36 Del. 104 | Del. Super. Ct. | 1934

Rodney, J.,

delivering the opinion of the Court:

The imprisonment is relied upon as commencing the desertion of the plaintiff by the defendant. The question arises, can a cause of action for divorce based on “wilful desertion” be predicated on imprisonment for crime? There are authorities which seem to sustain an affirmative answer to this question. In 9 R. C. L. 360, § 146, it is said:

“But it would seem to be a more reasonable rule that a spouse may be guilty of desertion, though his separation from the complaining spouse was due to his conviction and imprisonment for a crime, since the absence of the offending party from his home and the desertion supervening thereon, even though enforced, is but a consequence of his own guilt.”

See, also, Schouler, Marr. & Div., page 1836, § 1621; Keezer, Marr. & Div., page 234. With these authorities I do not agree, nor can I find any adjudicated cases upon which they can be based.

The desertion which is made the statutory cause of divorce is a “wilful desertion.” This Court in Ward v. Ward, 7 Penn. (23 Del.) 364, 75 A. 611, said:

“Willful desertion, in the statutory intent and meaning, is the voluntary separation of one of the married persons from the other, or the voluntary refusal to renew a suspended marital relation, without justification either in the consent or wrongful conduct of the other.”

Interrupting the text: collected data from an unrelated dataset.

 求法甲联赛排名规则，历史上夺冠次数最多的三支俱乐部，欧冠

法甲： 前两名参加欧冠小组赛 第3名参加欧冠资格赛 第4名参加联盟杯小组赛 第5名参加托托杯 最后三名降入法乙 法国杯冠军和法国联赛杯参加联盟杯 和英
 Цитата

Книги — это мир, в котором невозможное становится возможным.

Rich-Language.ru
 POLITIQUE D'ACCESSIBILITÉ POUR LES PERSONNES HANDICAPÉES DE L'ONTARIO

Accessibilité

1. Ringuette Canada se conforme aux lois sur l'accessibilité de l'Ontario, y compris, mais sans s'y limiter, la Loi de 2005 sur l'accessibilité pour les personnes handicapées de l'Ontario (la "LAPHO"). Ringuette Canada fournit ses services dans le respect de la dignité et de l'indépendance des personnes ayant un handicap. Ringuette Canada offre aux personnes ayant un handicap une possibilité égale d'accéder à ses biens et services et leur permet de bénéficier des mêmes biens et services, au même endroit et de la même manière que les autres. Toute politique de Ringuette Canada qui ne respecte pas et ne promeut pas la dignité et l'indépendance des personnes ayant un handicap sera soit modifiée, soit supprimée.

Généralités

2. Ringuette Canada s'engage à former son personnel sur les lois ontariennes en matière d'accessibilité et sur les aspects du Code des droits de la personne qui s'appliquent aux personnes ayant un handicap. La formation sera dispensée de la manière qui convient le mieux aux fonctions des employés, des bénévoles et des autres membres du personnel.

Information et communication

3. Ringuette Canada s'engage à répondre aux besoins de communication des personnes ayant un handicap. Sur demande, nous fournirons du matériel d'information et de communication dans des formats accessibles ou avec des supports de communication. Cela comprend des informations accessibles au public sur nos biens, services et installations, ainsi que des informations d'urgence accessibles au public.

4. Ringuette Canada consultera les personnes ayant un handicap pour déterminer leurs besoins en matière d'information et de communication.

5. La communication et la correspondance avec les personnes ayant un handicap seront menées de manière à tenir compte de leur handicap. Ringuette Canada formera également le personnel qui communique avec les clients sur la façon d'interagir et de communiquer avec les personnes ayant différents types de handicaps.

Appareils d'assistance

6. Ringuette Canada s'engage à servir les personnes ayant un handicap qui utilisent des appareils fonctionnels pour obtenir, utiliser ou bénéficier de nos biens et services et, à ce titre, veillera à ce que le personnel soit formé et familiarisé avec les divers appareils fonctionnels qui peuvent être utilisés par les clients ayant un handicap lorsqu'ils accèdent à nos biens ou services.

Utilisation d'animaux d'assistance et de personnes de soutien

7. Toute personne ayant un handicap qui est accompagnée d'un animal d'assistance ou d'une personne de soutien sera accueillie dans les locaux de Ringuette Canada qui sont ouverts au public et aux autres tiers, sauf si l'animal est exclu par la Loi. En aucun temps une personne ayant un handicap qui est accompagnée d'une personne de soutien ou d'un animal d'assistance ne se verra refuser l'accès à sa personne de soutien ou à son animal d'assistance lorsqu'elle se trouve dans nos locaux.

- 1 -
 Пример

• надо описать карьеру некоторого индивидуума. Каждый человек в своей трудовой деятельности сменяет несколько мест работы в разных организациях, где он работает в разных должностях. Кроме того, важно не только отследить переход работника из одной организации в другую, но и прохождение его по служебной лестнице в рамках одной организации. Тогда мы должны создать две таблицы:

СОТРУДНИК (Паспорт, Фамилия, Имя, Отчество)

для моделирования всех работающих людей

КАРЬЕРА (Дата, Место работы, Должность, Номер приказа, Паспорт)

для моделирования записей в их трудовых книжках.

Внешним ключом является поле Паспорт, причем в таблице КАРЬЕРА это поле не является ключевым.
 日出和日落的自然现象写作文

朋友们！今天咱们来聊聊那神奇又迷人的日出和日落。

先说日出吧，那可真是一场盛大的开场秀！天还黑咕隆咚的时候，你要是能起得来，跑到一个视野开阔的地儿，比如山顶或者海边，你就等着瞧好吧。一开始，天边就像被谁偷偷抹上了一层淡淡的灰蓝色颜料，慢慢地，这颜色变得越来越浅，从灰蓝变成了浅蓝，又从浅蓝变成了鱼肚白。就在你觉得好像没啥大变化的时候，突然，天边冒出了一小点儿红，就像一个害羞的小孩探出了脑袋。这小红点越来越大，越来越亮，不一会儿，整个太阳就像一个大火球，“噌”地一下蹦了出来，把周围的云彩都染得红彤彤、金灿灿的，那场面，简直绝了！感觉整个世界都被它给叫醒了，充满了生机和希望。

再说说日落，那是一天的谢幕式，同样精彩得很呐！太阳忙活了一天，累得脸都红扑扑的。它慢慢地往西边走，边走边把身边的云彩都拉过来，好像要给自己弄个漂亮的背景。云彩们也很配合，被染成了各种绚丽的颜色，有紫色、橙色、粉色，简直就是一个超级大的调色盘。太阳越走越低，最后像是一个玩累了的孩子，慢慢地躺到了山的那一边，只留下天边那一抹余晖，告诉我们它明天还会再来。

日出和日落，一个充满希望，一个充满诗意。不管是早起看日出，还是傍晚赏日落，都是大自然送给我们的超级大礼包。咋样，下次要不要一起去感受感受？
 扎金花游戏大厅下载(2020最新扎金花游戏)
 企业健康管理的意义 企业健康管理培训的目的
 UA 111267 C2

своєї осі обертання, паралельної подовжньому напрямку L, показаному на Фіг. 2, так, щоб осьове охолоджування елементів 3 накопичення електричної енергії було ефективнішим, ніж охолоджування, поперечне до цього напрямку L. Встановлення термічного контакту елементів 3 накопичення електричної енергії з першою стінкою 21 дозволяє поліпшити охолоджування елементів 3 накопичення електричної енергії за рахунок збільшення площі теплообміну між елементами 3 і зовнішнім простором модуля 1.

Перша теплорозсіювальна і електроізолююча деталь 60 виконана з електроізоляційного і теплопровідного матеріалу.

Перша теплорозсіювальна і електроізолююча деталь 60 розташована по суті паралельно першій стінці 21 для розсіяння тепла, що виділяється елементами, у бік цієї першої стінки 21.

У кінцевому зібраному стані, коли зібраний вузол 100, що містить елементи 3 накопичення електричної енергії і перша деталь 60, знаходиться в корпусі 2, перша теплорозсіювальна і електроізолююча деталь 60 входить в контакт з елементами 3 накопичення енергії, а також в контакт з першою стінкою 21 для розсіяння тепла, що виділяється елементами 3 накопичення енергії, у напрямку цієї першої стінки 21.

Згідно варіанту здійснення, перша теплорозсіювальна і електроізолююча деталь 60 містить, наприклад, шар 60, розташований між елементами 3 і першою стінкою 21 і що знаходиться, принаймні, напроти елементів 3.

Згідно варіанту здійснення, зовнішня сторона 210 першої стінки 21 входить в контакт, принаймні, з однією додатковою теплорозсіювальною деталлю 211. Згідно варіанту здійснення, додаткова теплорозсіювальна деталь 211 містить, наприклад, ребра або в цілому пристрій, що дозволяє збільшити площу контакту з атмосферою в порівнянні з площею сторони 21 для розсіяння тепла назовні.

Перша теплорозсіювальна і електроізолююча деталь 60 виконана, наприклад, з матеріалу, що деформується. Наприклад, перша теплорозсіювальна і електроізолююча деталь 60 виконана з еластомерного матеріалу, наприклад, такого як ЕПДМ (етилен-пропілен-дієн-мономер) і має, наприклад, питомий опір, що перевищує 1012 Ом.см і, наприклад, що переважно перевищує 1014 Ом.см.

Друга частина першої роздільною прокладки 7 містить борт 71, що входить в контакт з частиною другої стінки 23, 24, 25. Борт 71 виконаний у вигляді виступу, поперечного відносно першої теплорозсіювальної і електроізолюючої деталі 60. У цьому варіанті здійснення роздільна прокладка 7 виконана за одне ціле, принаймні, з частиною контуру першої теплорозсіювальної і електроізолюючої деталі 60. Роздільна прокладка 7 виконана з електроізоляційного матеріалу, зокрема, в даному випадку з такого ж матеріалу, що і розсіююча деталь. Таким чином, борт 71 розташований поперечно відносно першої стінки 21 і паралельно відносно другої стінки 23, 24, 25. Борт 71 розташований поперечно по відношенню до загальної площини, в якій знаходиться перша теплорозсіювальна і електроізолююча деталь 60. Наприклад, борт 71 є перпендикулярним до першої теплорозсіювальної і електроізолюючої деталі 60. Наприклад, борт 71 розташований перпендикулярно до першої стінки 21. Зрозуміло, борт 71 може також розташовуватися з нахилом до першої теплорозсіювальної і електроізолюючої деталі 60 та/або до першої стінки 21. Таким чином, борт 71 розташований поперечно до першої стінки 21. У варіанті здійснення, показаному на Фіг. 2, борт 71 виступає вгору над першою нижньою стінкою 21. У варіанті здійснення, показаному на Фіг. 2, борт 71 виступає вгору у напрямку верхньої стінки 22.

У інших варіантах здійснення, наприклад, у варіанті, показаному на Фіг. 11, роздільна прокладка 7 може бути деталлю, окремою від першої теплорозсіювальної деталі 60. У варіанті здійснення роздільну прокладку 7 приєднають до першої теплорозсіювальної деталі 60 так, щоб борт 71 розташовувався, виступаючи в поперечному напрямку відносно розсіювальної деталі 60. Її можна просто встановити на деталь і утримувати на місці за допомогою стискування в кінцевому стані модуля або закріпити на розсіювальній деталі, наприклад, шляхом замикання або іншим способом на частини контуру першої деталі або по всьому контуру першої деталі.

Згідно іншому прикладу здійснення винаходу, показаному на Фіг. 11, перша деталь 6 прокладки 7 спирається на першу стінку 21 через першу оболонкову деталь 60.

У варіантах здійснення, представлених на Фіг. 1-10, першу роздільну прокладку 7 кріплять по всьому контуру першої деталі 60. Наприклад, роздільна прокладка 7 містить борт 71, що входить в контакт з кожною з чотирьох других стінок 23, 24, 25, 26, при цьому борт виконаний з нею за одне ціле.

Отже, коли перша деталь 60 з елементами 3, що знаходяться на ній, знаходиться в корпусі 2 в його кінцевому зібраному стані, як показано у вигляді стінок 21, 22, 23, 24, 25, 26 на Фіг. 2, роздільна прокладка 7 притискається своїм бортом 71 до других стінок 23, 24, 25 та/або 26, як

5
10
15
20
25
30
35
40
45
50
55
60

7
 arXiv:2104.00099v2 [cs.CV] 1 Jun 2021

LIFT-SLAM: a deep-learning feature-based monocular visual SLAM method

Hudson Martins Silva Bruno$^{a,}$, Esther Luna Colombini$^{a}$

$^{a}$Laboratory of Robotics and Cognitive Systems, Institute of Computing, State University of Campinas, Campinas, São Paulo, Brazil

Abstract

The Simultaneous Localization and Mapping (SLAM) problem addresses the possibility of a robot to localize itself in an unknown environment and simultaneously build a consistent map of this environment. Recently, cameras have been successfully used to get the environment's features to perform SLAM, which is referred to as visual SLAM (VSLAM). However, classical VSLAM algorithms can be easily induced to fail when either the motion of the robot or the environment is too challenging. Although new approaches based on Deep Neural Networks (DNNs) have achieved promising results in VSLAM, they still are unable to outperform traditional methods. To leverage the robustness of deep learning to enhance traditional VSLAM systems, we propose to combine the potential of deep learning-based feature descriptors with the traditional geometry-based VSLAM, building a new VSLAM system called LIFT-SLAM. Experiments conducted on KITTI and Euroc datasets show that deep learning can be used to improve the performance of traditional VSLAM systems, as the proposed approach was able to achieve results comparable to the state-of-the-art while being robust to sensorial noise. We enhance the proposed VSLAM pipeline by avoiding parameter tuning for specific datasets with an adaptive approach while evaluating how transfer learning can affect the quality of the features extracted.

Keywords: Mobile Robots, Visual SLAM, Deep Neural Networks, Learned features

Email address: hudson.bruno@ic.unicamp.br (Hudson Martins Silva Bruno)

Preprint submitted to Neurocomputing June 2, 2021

If the separation must be a voluntary one, it must involve something analogous to an intent to bring about the separation and this intent is not shown by a compulsory incarceration against the will of the prisoner. It is true *106that the separation caused by the imprisonment was the result of the . guilt of the prisoner and, therefore, the prisoner, in a sense, caused the separation, but that in itself is a long way from proving that the prisoner was guilty of wilful desertion. The guilt of the prisoner was the. guilt of another offense and may have been entirely foreign to any intent to cause a desertion.

In this case I am only concerned with a situation where the imprisonment constituted the beginning of the separation and not with a case where the wilful desertion had begun and then the imprisonment followed. There are cases relevant to the latter situation. Hews v. Hews, 7 Gray (Mass.) 279; Heiter v. Heiter, 21 Pa. Dist. R. 327; and see Wolf v. Wolf, 38 N. J. Eq. 128; Hyland v. Hyland, 55 N. J. Eq. 35, 36 A. 270; Csanyi v. Csanyi, 93 N. J. Eq. 11, 115 A. 76. This distinction is also pointed out in 1 Bishop on Marr. & Div., % 1759. I find no case that holds that imprisonment alone can constitute the inception of desertion nor be the basis of a decree of divorce on the ground of wilful desertion. Upon the contrary, such cases as have considered the matter, have held that where the absence is due to coercion or imprisonment, there is then a divesting of the character of wilfulness and a decree of divorce on the ground of wilful desertion should not be based thereon. Townsend v. Townsend, L. R. 3, Prob. & Div. 129; Porritt v. Porritt, 18 Mich. 420; Frantz v. Frantz, 11 Pa. Co. Ct. R. 467; Collins v. Collins, 28 Pa. Co. Ct. R. 47; Shannon v. Shannon, 7 Pa. Dist. R. 552; Hess v. Hess, 22 Pa. Co. Ct. R. 135; see notes in L. R. A. 1918A, 1184; 119 Am. St. Rep. 638; 138 Am. St. Rep. 159; 31 L.R. A. 520.

The petition must be dismissed without prejudice.